Task details - Please print everything from "Using Proper Sunscreen" down to "while exercising outside." in the sun protection text below.

Exposure to both types of rays adds up over your lifetime, according to the American Academy of Dermatology (AAD). Putting it simply, whenever you spend unprotected time in the sun, the rays damage your skin. As it accumulates, that damage can make your skin age faster and increase your risk for skin cancer.

Using Proper Sunscreen Daily

One of the simplest ways to reduce your risk for skin cancer is to use sunscreen daily, no matter the season or weather. Though you may not feel the sun as strongly on gray, overcast days, you still need to wear sunscreen. Believe it or not, up to 80 percent of the sun's UV rays can make their way through the clouds to your skin.

But not just any sun protection product will do. Make sure to look for a "broad-spectrum" sunscreen, which protects against both UVA and UVB rays. And you'll want to choose a product that is water-resistant and labeled SPF 30 or higher. No sunscreen is 100 percent waterproof or sweatproof but properly applied water-resistant sunscreen will shield you for 40 to 80 minutes while swimming. It will also protect you from sweating off the sunscreen while exercising outside.

Don't be shy when applying sunscreen. The average person needs to apply about an ounce (two tablespoons) of sunscreen approximately 15 to 30 minutes before heading outside. This will give the product's sun-shielding properties time to kick in. Don't forget easy-to-miss areas like your ears, behind your knees, and the tops of your feet. Protect exposed skin when you head out for a run or even a trip to the grocery store.

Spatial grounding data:
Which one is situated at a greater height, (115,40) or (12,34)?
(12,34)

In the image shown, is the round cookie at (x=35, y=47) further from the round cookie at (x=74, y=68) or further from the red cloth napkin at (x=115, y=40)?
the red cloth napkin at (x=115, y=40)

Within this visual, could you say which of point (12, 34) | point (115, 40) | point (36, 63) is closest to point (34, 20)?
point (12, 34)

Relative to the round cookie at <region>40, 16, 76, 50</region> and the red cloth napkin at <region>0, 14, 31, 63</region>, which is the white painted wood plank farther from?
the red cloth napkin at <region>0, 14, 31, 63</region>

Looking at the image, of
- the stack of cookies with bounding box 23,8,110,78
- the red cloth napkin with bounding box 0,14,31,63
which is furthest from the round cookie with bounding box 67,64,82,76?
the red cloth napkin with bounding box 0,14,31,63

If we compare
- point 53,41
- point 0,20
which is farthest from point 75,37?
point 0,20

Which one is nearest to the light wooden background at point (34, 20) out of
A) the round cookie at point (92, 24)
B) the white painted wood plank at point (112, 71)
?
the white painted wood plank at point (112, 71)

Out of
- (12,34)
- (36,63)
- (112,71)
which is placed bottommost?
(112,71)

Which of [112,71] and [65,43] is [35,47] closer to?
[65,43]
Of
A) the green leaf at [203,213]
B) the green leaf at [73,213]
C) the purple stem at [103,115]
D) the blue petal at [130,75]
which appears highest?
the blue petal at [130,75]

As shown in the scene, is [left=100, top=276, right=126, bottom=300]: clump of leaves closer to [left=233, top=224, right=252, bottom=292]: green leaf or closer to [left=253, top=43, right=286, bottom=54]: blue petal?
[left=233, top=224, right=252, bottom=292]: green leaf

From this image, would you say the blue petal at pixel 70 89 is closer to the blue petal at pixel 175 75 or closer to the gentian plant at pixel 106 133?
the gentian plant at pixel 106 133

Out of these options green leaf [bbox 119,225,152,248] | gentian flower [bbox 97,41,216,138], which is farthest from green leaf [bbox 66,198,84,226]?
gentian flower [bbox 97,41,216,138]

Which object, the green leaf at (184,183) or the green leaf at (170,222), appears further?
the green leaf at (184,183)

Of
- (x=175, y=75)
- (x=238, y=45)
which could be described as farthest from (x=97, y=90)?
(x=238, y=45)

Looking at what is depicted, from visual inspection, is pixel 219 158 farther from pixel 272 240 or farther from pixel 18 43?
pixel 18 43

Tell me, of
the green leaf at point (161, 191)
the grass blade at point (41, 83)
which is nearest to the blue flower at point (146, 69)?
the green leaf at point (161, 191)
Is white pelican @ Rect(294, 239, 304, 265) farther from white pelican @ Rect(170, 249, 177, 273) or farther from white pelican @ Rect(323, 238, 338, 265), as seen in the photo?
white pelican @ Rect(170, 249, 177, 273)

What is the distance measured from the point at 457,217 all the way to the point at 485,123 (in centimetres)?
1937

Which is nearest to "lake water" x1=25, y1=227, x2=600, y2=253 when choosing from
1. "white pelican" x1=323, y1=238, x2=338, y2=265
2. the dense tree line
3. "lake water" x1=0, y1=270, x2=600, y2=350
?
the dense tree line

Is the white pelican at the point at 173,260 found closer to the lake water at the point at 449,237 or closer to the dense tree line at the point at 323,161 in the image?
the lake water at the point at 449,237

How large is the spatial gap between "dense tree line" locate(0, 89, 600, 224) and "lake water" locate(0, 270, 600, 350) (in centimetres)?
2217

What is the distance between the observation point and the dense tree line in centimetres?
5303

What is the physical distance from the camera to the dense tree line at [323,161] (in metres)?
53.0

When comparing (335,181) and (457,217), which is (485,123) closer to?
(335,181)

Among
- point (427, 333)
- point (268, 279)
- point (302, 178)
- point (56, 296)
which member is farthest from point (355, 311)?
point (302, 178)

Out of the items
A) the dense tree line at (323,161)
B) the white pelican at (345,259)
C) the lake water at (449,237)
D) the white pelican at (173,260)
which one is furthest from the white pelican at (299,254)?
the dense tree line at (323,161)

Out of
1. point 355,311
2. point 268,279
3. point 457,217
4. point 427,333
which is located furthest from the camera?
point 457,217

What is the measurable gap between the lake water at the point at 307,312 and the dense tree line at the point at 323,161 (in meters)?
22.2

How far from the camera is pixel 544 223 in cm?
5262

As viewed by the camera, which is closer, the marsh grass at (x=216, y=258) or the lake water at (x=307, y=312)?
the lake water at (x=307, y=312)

Answer to this problem -
Using Proper Sunscreen Daily

One of the simplest ways to reduce your risk for skin cancer is to use sunscreen daily, no matter the season or weather. Though you may not feel the sun as strongly on gray, overcast days, you still need to wear sunscreen. Believe it or not, up to 80 percent of the sun's UV rays can make their way through the clouds to your skin.

But not just any sun protection product will do. Make sure to look for a "broad-spectrum" sunscreen, which protects against both UVA and UVB rays. And you'll want to choose a product that is water-resistant and labeled SPF 30 or higher. No sunscreen is 100 percent waterproof or sweatproof but properly applied water-resistant sunscreen will shield you for 40 to 80 minutes while swimming. It will also protect you from sweating off the sunscreen while exercising outside.